(Rows of spatial question data)
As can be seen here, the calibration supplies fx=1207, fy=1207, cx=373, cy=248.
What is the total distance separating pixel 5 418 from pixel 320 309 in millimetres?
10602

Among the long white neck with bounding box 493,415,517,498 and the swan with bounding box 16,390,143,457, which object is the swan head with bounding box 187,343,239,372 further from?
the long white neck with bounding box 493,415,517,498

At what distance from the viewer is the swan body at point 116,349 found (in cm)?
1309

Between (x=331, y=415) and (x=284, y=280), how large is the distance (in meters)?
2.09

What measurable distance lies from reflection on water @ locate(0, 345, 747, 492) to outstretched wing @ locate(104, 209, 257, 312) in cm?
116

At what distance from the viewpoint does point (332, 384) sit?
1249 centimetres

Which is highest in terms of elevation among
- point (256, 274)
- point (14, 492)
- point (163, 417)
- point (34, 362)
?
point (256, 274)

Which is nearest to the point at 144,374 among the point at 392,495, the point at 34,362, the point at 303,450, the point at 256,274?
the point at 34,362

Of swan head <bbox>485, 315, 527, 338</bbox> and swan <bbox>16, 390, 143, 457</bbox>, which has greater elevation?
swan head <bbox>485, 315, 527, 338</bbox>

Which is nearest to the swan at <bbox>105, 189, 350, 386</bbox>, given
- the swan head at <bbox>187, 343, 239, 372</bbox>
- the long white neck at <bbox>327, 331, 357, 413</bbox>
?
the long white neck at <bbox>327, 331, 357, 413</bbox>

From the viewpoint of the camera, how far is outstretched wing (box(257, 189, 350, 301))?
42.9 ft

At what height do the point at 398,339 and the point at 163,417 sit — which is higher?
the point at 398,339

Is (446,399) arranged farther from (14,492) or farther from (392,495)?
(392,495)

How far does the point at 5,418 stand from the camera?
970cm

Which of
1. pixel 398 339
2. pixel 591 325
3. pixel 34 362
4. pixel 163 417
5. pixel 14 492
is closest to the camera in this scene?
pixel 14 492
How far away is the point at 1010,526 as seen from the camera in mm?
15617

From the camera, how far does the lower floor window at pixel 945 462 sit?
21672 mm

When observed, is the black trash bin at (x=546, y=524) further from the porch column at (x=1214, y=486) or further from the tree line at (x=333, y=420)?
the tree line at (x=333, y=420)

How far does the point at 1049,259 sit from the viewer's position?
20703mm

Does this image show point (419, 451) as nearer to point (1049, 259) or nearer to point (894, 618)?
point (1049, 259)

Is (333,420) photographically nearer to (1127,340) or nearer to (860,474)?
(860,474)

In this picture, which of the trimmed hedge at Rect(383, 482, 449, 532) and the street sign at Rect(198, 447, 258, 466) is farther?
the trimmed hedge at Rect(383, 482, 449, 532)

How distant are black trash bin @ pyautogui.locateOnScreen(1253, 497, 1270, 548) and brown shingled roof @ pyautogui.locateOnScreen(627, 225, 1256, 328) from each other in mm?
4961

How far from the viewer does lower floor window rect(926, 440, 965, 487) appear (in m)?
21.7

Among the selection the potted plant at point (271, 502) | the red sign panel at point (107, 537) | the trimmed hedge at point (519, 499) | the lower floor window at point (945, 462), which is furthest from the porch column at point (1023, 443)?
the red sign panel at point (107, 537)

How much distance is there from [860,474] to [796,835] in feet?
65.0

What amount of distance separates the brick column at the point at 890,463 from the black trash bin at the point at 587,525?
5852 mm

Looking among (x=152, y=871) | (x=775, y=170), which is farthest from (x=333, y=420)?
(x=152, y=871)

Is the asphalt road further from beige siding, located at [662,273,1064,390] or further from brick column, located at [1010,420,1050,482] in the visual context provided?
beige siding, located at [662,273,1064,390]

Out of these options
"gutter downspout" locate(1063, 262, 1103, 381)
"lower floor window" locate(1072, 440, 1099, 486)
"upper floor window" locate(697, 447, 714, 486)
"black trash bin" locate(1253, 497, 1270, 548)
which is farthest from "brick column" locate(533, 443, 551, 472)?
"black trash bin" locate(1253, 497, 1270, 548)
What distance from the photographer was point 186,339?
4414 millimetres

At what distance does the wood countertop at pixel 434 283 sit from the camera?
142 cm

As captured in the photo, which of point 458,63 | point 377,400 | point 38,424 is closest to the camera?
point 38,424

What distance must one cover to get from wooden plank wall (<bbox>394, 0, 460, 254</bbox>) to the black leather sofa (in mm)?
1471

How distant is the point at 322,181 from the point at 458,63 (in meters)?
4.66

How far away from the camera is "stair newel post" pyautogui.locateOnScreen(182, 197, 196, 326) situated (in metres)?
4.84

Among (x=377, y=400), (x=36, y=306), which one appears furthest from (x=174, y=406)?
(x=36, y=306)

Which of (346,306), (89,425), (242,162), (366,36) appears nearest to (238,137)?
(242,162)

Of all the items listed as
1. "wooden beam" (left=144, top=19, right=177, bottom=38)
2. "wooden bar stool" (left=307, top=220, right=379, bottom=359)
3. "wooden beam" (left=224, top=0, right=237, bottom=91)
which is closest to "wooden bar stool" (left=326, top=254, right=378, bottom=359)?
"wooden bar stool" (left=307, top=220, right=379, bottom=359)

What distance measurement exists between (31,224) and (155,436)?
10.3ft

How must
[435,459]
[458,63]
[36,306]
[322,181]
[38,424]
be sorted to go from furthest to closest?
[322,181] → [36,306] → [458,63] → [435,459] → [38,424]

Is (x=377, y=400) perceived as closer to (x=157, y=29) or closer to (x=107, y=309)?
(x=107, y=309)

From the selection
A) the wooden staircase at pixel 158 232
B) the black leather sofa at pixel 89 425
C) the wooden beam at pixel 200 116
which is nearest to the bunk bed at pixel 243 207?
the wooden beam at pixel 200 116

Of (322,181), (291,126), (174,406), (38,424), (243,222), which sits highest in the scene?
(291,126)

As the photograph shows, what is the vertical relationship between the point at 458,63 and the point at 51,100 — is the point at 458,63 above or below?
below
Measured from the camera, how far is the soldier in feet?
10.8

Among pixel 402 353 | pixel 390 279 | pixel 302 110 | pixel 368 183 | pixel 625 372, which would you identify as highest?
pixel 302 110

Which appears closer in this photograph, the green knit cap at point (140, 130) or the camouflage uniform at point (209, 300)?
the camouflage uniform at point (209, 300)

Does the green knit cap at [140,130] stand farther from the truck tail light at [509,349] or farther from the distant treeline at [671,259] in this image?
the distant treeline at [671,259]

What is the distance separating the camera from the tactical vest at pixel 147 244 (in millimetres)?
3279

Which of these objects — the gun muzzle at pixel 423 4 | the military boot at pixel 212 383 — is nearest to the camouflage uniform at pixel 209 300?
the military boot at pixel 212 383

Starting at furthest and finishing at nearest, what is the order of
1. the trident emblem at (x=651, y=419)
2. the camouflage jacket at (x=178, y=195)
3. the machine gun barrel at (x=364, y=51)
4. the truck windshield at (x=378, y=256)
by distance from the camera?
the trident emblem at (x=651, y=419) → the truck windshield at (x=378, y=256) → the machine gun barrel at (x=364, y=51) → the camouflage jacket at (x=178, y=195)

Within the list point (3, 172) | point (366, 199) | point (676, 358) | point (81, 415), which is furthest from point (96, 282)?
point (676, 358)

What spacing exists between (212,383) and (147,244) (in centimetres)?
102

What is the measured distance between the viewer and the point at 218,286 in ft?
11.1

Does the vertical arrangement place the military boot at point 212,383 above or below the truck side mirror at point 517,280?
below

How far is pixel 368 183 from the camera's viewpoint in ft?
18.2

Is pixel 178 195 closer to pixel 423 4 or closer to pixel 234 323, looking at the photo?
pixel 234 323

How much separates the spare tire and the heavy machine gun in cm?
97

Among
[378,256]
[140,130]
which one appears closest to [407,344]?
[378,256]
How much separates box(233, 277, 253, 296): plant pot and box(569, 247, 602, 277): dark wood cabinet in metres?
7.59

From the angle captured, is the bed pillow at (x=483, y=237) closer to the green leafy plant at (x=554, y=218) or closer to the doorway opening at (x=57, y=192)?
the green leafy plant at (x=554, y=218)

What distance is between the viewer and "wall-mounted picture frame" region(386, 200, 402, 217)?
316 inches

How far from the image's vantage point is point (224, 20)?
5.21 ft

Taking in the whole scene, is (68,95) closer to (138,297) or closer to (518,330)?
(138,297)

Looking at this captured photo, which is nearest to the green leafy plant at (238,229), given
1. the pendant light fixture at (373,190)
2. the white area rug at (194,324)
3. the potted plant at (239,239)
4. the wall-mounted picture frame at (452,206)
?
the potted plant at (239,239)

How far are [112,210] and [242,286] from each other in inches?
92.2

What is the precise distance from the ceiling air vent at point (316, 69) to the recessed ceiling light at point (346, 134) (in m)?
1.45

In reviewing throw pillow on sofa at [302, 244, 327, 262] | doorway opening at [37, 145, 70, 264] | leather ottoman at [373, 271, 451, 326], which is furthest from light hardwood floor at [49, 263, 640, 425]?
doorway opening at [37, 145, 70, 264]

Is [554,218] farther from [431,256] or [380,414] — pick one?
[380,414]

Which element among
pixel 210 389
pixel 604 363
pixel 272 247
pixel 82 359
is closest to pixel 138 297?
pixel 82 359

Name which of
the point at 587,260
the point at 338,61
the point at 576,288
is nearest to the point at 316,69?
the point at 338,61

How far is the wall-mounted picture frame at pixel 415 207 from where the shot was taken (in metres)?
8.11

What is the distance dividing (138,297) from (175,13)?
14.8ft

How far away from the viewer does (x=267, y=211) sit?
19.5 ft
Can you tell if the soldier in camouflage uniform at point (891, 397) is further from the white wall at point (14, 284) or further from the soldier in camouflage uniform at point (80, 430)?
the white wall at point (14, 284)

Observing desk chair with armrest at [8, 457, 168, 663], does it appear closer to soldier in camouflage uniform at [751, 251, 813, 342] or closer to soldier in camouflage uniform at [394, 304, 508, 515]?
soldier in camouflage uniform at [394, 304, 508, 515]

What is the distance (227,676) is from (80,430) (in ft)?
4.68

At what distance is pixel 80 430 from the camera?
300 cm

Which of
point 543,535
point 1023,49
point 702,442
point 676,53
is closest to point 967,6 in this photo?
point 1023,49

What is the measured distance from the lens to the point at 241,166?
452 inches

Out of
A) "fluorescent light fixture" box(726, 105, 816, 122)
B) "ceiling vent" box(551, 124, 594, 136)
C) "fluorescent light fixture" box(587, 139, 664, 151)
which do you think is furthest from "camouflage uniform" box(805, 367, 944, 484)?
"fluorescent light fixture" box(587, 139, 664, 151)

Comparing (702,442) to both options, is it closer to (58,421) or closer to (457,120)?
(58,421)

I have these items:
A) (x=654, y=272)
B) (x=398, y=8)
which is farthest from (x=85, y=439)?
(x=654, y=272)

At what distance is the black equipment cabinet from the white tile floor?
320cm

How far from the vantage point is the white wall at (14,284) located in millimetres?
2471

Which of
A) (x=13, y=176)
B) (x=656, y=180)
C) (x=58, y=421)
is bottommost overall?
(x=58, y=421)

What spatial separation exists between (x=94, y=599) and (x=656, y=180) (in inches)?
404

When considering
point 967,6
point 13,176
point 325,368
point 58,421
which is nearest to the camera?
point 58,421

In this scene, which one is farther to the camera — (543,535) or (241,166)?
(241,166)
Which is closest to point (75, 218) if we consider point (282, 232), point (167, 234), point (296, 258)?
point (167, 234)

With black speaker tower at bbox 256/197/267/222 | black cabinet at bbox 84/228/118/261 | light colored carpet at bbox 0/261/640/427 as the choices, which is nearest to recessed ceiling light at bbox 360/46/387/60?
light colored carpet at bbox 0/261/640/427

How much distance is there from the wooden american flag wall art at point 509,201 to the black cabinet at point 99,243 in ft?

**What to work on**
With both ends included, please retype exactly the lines from the line containing "Comparing (702,442) to" to the final line of the data.

**Full response**
Comparing (702,442) to both options, is it closer to (58,421) or closer to (457,120)?
(58,421)

I have these items:
A) (x=654, y=272)
B) (x=398, y=8)
which is farthest from (x=85, y=439)?
(x=654, y=272)

At what distance is the black equipment cabinet from the white tile floor?
320cm

How far from the vantage point is the white wall at (14,284) located in millimetres?
2471

Which of
A) (x=13, y=176)
B) (x=656, y=180)
C) (x=58, y=421)
is bottommost overall?
(x=58, y=421)

What spatial separation exists between (x=94, y=599) and (x=656, y=180) (in inches)?
404

When considering
point 967,6
point 13,176
point 325,368
point 58,421
which is nearest to the camera?
point 58,421

In this scene, which one is farther to the camera — (543,535) or (241,166)?
(241,166)
Which is closest to point (75, 218) if we consider point (282, 232), point (167, 234), point (296, 258)?
point (167, 234)

With black speaker tower at bbox 256/197/267/222 | black cabinet at bbox 84/228/118/261 | light colored carpet at bbox 0/261/640/427 as the choices, which is nearest to recessed ceiling light at bbox 360/46/387/60?
light colored carpet at bbox 0/261/640/427

How much distance is there from the wooden american flag wall art at point 509,201 to the black cabinet at point 99,243 in ft?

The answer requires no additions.